Even with the above in mind if you don't mind a little work to break up the pallets, that wood burner could be used as a pre heat saving money on the cost of kerosineWhat your looking for is a commercial insinuator, can be pretty much built to order. Remember though that the calorific value of pallet wood is not great to say the least, I doubt its even worth it. Incinerator systems were very much the predecessor of many batch burn boilers and biomass but as the pallets are not your waste even though they are free I doubt its very worthwhile because of plant cost to purchase and the low CV of the timber used.
If you found a way of chipping pallets you could feed a chip boiler but again the cost of running a chipper will outstrip what you gain I bet.
With fuel oil prices as they are I should crack on and tag that kero boiler into the store
What your looking for is a commercial insinuator
What does calorific value etc. matter if the fuel is free, and its just a case of loading a couple of pallets in to a hopper once a day?
Go look at incinerators and copy one, very basic inefficient things meant to burn anything with or without heat exchange. A friend who is a bench joiner uses one in the factory / workshop and I once got one for a farm and he burns his dead chickens and all sorts of stuff with it (they are essentially waste disposers with benefits). Honestly though besides an interesting project as its not your waste its not the best move your doing nothing for global warming making things from steel that aint worthwhile and pallet wood will just not give you the heat / burn time. if you were getting free oak or ash offcuts from a furniture manufacturer say then a very different story and a modern batch burn log / wood boiler might be just the ticket for home heating
I worked it out once, but id have to look up the figures...

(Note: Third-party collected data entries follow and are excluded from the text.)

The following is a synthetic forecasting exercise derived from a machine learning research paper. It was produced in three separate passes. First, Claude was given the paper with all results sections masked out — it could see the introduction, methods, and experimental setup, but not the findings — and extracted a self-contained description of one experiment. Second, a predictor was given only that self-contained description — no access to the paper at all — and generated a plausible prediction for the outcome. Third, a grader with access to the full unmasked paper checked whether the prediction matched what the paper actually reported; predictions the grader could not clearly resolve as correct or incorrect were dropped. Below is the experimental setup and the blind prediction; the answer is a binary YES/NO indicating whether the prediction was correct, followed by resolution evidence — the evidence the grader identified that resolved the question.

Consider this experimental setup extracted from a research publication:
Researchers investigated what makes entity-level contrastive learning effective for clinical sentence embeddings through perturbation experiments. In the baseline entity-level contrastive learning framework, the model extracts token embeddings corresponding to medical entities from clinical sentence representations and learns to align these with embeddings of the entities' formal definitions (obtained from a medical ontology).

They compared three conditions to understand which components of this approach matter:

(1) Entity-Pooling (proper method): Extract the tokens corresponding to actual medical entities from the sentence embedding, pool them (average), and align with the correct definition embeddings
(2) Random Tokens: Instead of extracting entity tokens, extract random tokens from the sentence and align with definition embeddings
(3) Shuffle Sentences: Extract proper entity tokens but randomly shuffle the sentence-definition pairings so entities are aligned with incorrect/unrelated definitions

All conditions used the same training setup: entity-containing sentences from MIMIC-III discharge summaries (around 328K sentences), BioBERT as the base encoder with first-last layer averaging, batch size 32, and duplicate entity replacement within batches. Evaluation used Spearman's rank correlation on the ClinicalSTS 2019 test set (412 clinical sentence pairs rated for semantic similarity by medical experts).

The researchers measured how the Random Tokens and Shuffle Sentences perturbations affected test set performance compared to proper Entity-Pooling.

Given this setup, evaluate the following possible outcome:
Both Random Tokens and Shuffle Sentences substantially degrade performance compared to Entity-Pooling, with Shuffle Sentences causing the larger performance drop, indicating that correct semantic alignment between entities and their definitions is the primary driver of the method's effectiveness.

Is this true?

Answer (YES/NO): NO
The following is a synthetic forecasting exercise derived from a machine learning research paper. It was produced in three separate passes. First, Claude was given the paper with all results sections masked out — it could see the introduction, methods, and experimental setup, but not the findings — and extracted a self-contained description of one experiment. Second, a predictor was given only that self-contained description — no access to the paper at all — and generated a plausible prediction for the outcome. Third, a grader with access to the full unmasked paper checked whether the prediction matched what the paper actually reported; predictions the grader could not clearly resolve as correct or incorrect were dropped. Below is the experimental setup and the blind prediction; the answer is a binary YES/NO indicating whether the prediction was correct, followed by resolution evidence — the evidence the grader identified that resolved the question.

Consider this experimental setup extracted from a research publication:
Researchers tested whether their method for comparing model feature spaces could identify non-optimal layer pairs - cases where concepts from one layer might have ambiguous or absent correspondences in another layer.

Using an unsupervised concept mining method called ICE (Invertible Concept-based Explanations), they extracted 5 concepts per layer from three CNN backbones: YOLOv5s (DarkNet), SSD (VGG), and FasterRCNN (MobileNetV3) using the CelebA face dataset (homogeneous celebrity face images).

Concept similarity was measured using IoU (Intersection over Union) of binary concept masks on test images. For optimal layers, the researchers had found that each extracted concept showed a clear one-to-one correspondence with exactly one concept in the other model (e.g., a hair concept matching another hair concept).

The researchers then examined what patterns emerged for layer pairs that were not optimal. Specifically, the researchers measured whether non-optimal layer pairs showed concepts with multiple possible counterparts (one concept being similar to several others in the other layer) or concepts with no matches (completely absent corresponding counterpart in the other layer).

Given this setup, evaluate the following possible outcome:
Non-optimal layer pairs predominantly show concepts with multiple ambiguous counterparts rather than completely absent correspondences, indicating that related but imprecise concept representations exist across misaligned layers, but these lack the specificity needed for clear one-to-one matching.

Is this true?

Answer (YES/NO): NO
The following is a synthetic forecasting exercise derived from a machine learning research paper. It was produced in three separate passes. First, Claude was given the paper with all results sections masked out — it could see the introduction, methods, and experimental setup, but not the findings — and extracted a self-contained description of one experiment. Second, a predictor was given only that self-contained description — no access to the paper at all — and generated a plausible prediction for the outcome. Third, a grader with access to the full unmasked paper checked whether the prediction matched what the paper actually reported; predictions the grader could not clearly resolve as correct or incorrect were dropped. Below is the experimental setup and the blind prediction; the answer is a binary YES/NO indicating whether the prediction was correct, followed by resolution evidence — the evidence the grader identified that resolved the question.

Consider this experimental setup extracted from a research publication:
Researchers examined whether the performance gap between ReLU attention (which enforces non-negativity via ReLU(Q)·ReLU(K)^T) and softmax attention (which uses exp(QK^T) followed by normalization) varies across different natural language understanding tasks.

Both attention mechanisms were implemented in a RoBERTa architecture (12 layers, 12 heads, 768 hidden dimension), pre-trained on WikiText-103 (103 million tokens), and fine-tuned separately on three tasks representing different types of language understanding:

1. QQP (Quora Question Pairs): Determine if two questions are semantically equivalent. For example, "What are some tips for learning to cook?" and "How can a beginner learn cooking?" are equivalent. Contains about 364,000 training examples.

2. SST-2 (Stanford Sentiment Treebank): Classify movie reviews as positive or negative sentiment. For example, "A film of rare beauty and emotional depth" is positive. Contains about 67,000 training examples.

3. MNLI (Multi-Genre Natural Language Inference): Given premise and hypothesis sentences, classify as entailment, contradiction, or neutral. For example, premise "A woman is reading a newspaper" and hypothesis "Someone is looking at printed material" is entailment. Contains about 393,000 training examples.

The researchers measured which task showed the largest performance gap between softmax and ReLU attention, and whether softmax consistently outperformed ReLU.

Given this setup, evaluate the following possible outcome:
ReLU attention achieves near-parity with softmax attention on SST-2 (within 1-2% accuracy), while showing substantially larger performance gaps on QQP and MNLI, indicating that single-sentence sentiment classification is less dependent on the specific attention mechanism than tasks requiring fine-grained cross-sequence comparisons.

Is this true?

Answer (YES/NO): NO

I was burning biodiesel in a really basic boiler from, i think, 1971. I did a rough calculation on the volume of fuel used per day (i used to fill it up from jerry cans - it was when we first moved in, and nothing was sorted) vs the estimated efficiency of the boiler on kerosene, normalized for biodiesel - or somting like that.
From memory, i think it was about 60kw, but that's really just from memory - it may have been 30, but it wasnt more than 60.
Pallets come in different weights etc. but i did the sums for a pallet also, using an average weight, again, with all the numbers, and i think it worked out that we would need to do a couple of pallets a day.
Which ties in pretty much with what we are doing. Maybe one on a normal winter day. Two or, i guess, at most three, if its very cold and we have guests round etc.
I have a cast heat exchanger from an old baxi bermuda fire that's been knocking about here for ages. Indeed, i tihnk i even have 2-off them.
One of these things -
Thats one on its side - the gas passes up between the fins. Theyre probably about 15" wide.
So, i could use them, if i were wanting to extract from the exhaust gas, rather than from the radiation. Which would make the 'envelope' build simpler.
Ive got a load of ex-kerosene tank 2mm mild, but i think that would fail quickly.
What does calorific value etc. matter if the fuel is free, and its just a case of loading a couple of pallets in to a hopper once a day?